CatBoost RMSE: 66.05260939982051
CatBoost Training Time: 5.71368145942688 seconds


In [27]:
# XGBoost with One-Hot Encoding
xgboost_model = XGBRegressor(n_estimators=20, learning_rate=0.1, random_state=42)

# Create and fit the pipeline
pipeline = Pipeline(steps=[('preprocessor', preprocessor),
                             ('model', xgboost_model)])

start_time = time.time()
pipeline.fit(X_train, y_train)
xgboost_preds = pipeline.predict(X_test)
end_time = time.time()


In [28]:
# Evaluate XGBoost
xgboost_rmse = sqrt(mean_squared_error(y_test, xgboost_preds))
print(f'XGBoost RMSE: {xgboost_rmse}')
print(f'XGBoost Training Time: {end_time - start_time} seconds')

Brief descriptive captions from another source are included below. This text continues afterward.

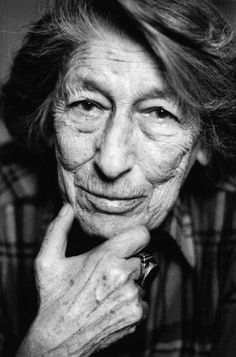Gisèle Freund (1908-2000) - German-born French photographer, famous for her documentary photography and portraits of writers and artists. Photo by Birgit Kleber, 1996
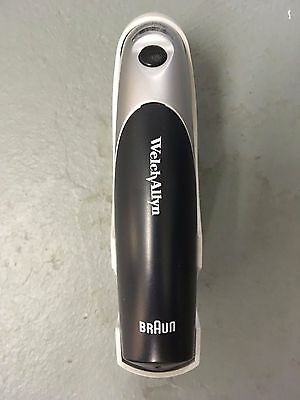 WELCH ALLYN PRO4000 THERMOSCAN TYMPANIC THERMOMETER paramedic emt eca ambulance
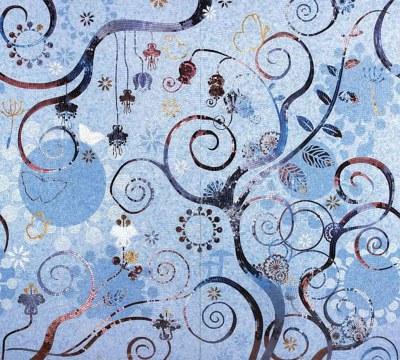 sicis franci nf arts design wevux grandi nomi per interni mosaic mosaico art factory Dolium Panel 09 (300x270)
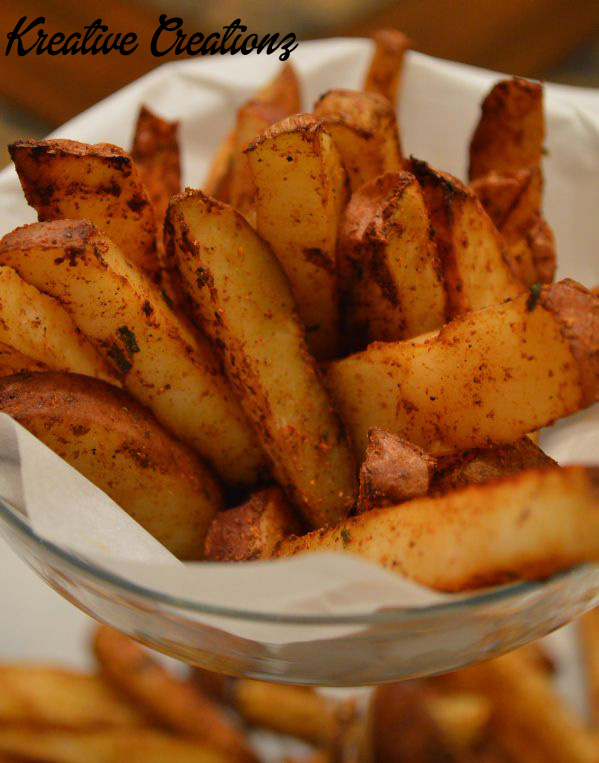 Spiced Baked Fries 3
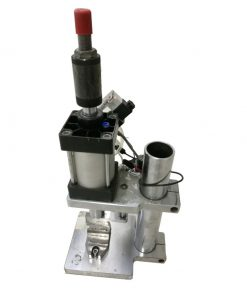 Air-operated Press Bonding Machine brochures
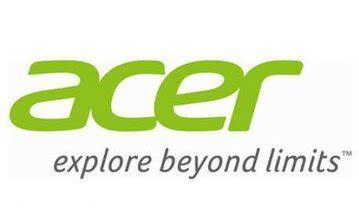 acer service center jakarta selatan fatmawati ruko itc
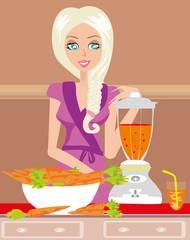 Girl blending carrot juice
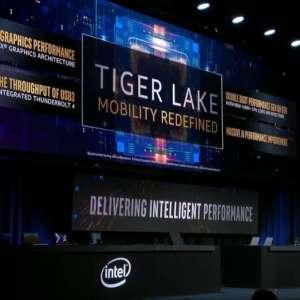 Matez mon matos - CPU Tiger Lake et performances graphiques : premiers pas convaincants pour l'architecture Intel Xe-LP ?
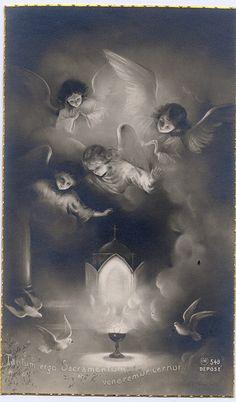 Angels by profkaren, via Flickr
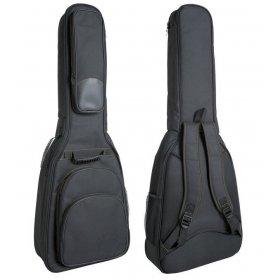 Gewa PS223200 Turtle Bag S-125 western kytara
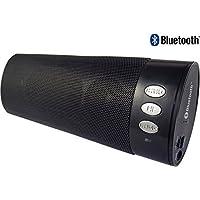 AntilaTech Bluetooth 4.1 Wireless o cablata Rechargeable altoparlante stereo portatile sistema audio con Auxiliary Bass Radiator, DSP Anti-Noise, bassi profondi, microfono - Adatto per i dispositivi Bluetooth ad esempio smartphone & laptop, e qualsiasi dispositivo Non-Bluetooth con 3.5mm presa di uscita audio compreso CD e lettori MP3 (Black)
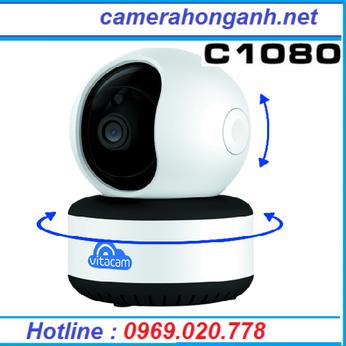 Camera vitacam c1080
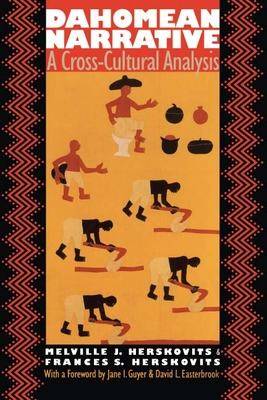 an analysis of the african history of oral traditions East african literature: essays on written and oral traditions ed j k s makokha, egara kabaji, and dominica dipio berlin: logos, 2011 513 pp isbn 978-3-8325-2816-4 paper.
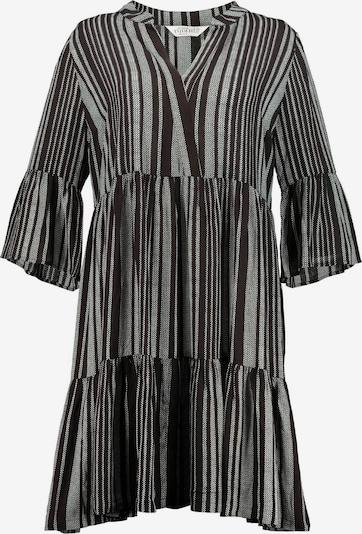 Studio Untold Kleid in schwarz, Produktansicht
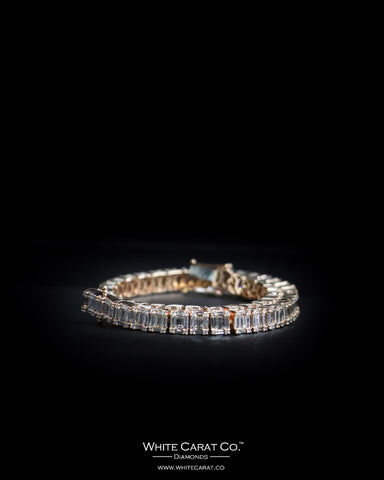 5.10 CT. Ladies' Diamond Bracelet in 14K Gold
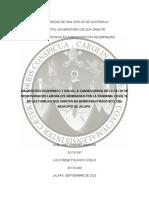 AXEL MARCOS , INFORME PRACTICA III, CAP. I,II,III,V Y VI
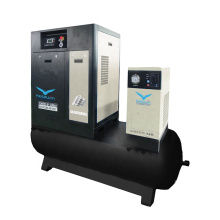11KW 1.6m3/min VSD Screw Air Compressor with air cooling dryer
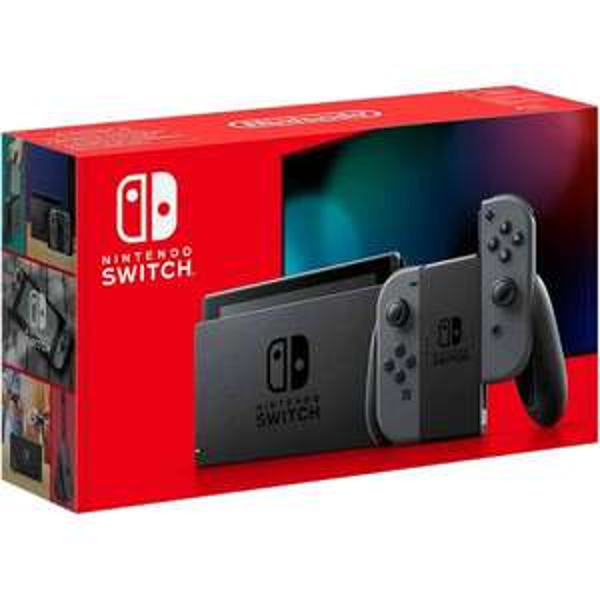 Nintendo Grey Switch Console Grade A - £219.99 @ Cash Generator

XGBoost RMSE: 861.9906587585083
XGBoost Training Time: 73.77553057670593 seconds


# Conclusion:
In conclusion, this project successfully addressed the task of predicting quality, speed and the time required to tain for Rusty Bargain. The implemented machine learning models, including linear regression, random forest, and gradient boosting methods (LightGBM, CatBoost, and XGBoost), were trained and evaluated. The focus was on assessing prediction quality, speed, and training time. Through systematic experimentation with different algorithms and hyperparameters, valuable insights were gained into the strengths and weaknesses of each model. The final model selection depends on the specific requirements of Rusty Bargain, balancing prediction accuracy and computational efficiency. For a good balance between accuracy and computational efficiency, LightGBM and CatBoost are often considered strong contenders. These gradient boosting frameworks are designed to be computationally efficient while providing competitive predictive performance. They handle large datasets well and are optimized for speed.